I'm not saying that a college coach has a moral or other obligation to keep or play a recruited kid.   I'm simply stating the obvious which is that people act in their own best interests and that includes a college coach with no money to offer who recruits kids to play on her softball team.   I once had to listen to the complaints of a parent whose son tried to walk onto the baseball team at a D3 school.   He was a good player.   He had a good tryout.   He estimated that he was better than all the other walk-ons (non-scholarship players).   He didn't even get looked at.   His father angrily told me that the results of the tryout had been pre-ordained.   The coach knew who he was going to take before tryouts began.   These were all freshman.   How did the coach know about them before the tryout?!
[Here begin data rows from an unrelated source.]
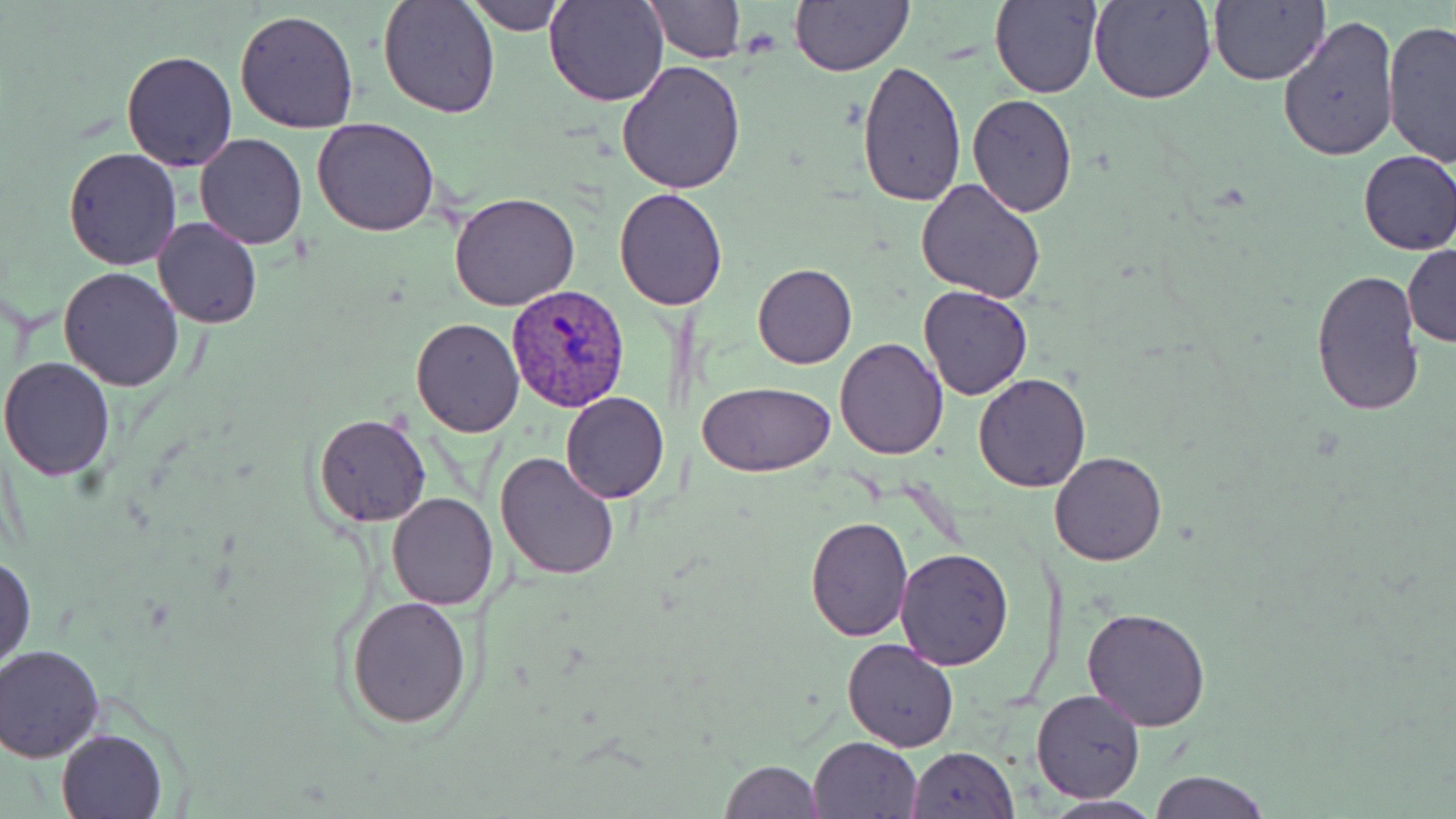
plasmodium_vivax_infected_red_blood_cell_locations: 'approximate bounding boxes as (x1,y1)-(x2,y2) corner pairs in pixels: (506,285)-(631,412)'
slide_level_diagnosis: Plasmodium vivax
magnification: 1000x
uninfected_red_blood_cell_locations: 'approximate bounding boxes as (x1,y1)-(x2,y2) corner pairs in pixels: (377,0)-(500,119), (463,0)-(567,34), (544,0)-(670,106), (644,0)-(745,62), (991,0)-(1102,100), (1089,0)-(1216,105), (1208,0)-(1328,85), (790,1)-(912,75), (234,9)-(361,133), (1277,15)-(1400,162), (1381,18)-(1456,164), (120,49)-(236,171), (616,59)-(750,194), (857,59)-(968,207), (967,94)-(1078,216), (312,118)-(441,237), (193,133)-(307,251), (62,147)-(182,269), (1356,150)-(1456,256), (914,179)-(1046,303), (612,188)-(731,310), (449,192)-(580,311), (153,217)-(262,328), (1403,243)-(1456,348), (753,262)-(857,368), (59,266)-(183,392), (1310,269)-(1427,417), (918,286)-(1034,400), (410,318)-(525,438), (835,337)-(949,459), (0,356)-(118,480), (972,373)-(1091,492), (696,379)-(836,475), (560,392)-(669,504), (313,414)-(432,526), (493,449)-(621,579), (1050,451)-(1167,566), (387,492)-(498,609), (803,516)-(914,640), (895,547)-(1013,669), (0,554)-(35,671), (345,595)-(475,729), (1082,606)-(1210,731), (842,637)-(959,752), (1,644)-(104,760), (1031,689)-(1144,803), (56,729)-(165,818), (809,736)-(923,819), (904,747)-(1018,819), (718,759)-(825,818), (1150,770)-(1270,819), (1039,795)-(1164,817)'
field_of_view: single
preparation: thin blood smear
modality: light microscopy
image_size: 1456×819 pixels
stain: May-Grünwald-GiemsaName the parasite shown.
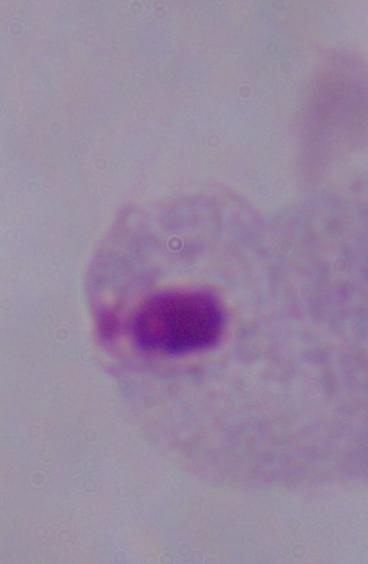
This is a trichomonad.

Summary:
  - Modality: photomicrograph
  - Magnification: 1000x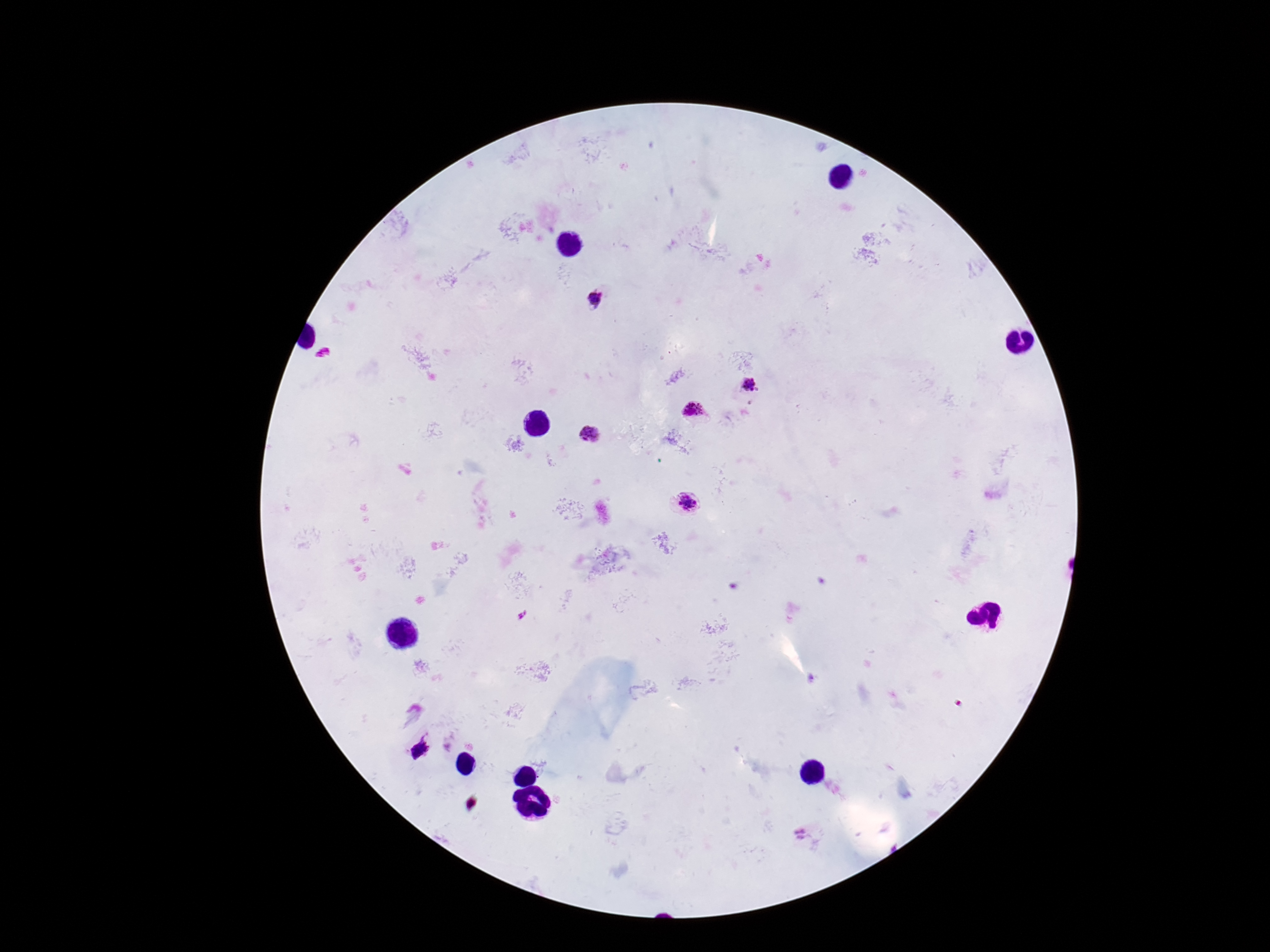
preparation = thick blood film
patient malaria status = positive
stain = Giemsa
magnification = 100x
field of view = single
image size = 1270×952 pixels
capture = smartphone camera through the microscope eyepiece
Plasmodium parasite locations = approximate centers as (x, y) in pixels: (594, 298), (323, 355), (749, 385), (695, 411), (591, 434), (687, 504), (420, 749)Look for Plasmodium parasites.
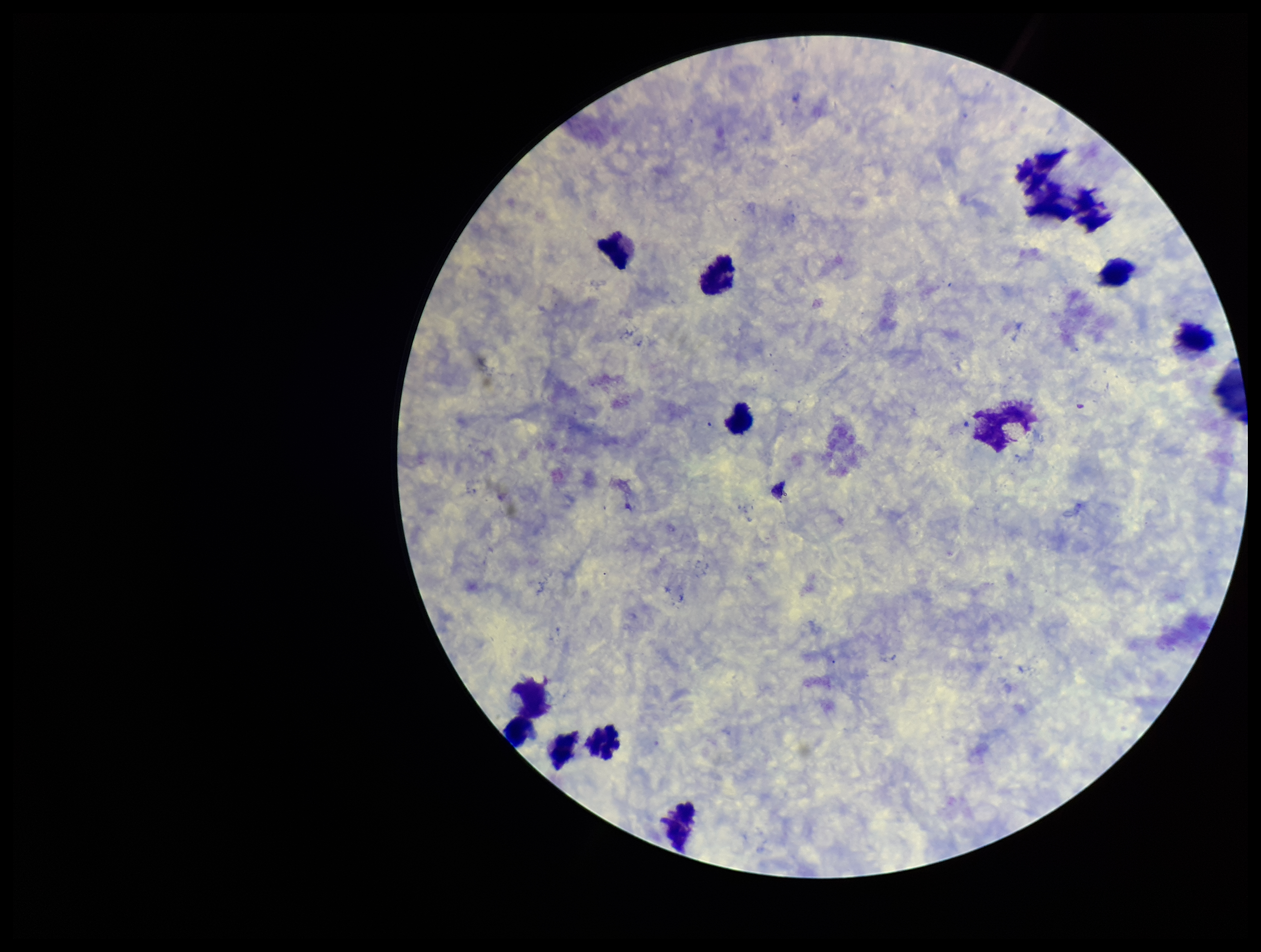

None identified.

{
  "image_size": "1261×952 pixels",
  "leukocyte_count": 12,
  "parasite_count": 0,
  "field_of_view": "single",
  "stain": "Giemsa",
  "preparation": "thick smear",
  "capture": "smartphone photograph through the microscope eyepiece",
  "patient_malaria_status": "negative"
}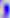
Summary:
  - Modality: micrograph
  - Identification: Toxoplasma gondii
  - Magnification: 400x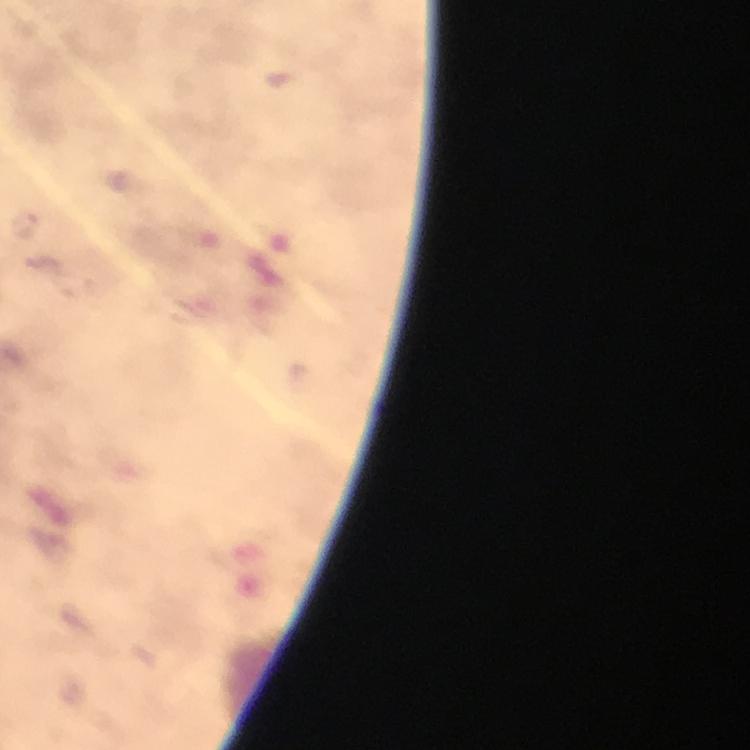
cropped from = a single field of view
capture = smartphone camera through the microscope
stain = Giemsa
preparation = thick blood film
image size = 750×750 pixels
immersion oil = used
Plasmodium parasite locations = approximate centers as (x, y) in pixels: (26, 223)
context = from a malaria diagnostic workup
magnification = 100xReport the malaria status of this cell.
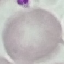

Uninfected.

Summary:
  - Image type: cell patch, automatically extracted from a larger field of view and resized to 64 × 64 pixels
  - Stain: Giemsa
  - Capture: smartphone camera at the microscope eyepiece
  - Preparation: thin blood film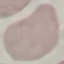
Result: negative for malaria parasites. Acquired by smartphone through the microscope eyepiece. Thin blood film. Giemsa stain. Automatically extracted cell patch, resized to 64 × 64 pixels.Classify this cell by malaria status.
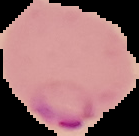
Parasitized.

Summary:
  - Preparation: thin blood film
  - Image size: 139×136 pixels
  - Image type: segmented cell region on a black backgroundLocate and identify every blood parasite.
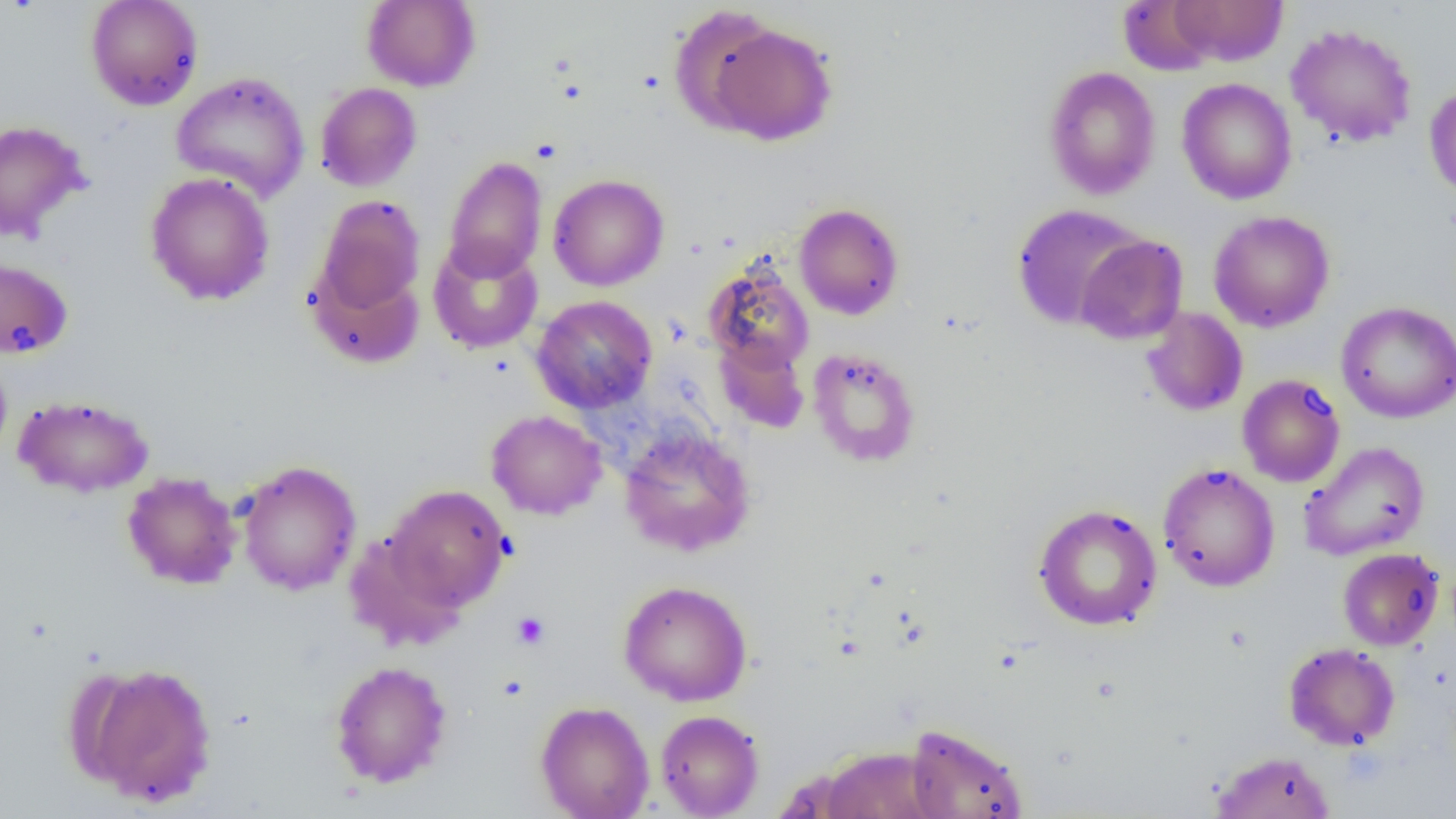

No blood parasites seen.

slide-level diagnosis = no evidence of blood parasites
preparation = thin blood film
image size = 1456×819 pixels
uninfected red blood cell locations = approximate bounding boxes as [x1, y1, x2, y2] in pixels: [85, 0, 203, 110], [1117, 0, 1220, 76], [1168, 0, 1288, 66], [362, 1, 480, 91], [669, 4, 783, 134], [707, 21, 838, 145], [1285, 23, 1418, 148], [1043, 65, 1161, 200], [171, 71, 311, 202], [1176, 78, 1297, 205], [314, 82, 422, 192], [1424, 83, 1456, 202], [0, 119, 90, 243], [443, 156, 547, 282], [145, 172, 275, 306], [548, 174, 669, 291], [313, 196, 425, 319], [793, 202, 904, 320], [1010, 204, 1147, 331], [1208, 211, 1335, 333], [1076, 234, 1188, 344], [428, 237, 543, 354], [0, 256, 74, 360], [307, 259, 425, 369], [703, 259, 815, 373], [531, 295, 657, 414], [1336, 301, 1456, 423], [1142, 307, 1248, 416], [714, 335, 810, 434], [807, 347, 921, 468], [0, 354, 12, 464], [1237, 374, 1345, 487], [13, 394, 154, 498], [486, 409, 607, 520], [619, 426, 756, 557], [1299, 440, 1430, 561], [237, 461, 362, 595], [1158, 463, 1280, 592], [122, 472, 241, 589], [382, 484, 512, 612], [1033, 503, 1163, 631], [1337, 547, 1444, 650], [618, 580, 752, 706], [1284, 642, 1400, 750], [329, 660, 452, 788], [78, 662, 217, 807], [535, 700, 654, 819], [655, 710, 764, 818], [904, 723, 1029, 819], [819, 746, 942, 819], [1211, 750, 1335, 819]
platelet locations = approximate bounding boxes as [x1, y1, x2, y2] in pixels: [511, 611, 550, 650]
magnification = 1000x
field of view = single
modality = optical microscopy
So, recruiting is about playing, not merely about scholarships, not merely about D1 and 2, and not merely about going to those big name schools everybody with a TV set knows about.   Recruiting is about playing just about any level of college ball.   Recruiting is about a bigger world.

Next, college coaches do not cold call at high school games.   I know I have told you this before but I find I need to mention it again because I heard someone recently claim I was wrong about this.   I couldn't disabuse him of the notion so I need to vent again.   Let's agree that from time to time, though rarely, a college coach will actually go watch a high school game.   Chances are that such a coach will not be coming to watch your .500 team play a non-conference game against another .500 team on a cold, rainy day in May.   They may go to watch a team play when a kid they are already recruiting is pitching, catching or playing SS in the state playoffs against some undefeated team who has an ace pitcher that is going to a rival school next year.   In such instances, it is also likely that the college coach is visiting a sick Aunt who lives in the vicinity of your school field because she happens to be in town for a game at a nearby college tomorrow and she happens to have nothing else to do.   It is conceivable that she will be impressed by a freshman catcher who throws everybody out and hits three homeruns during that game.   She may make some inquiries.   But she is not there to look at all the players and see if she can find a few recruits who just don't happen to play travel ball.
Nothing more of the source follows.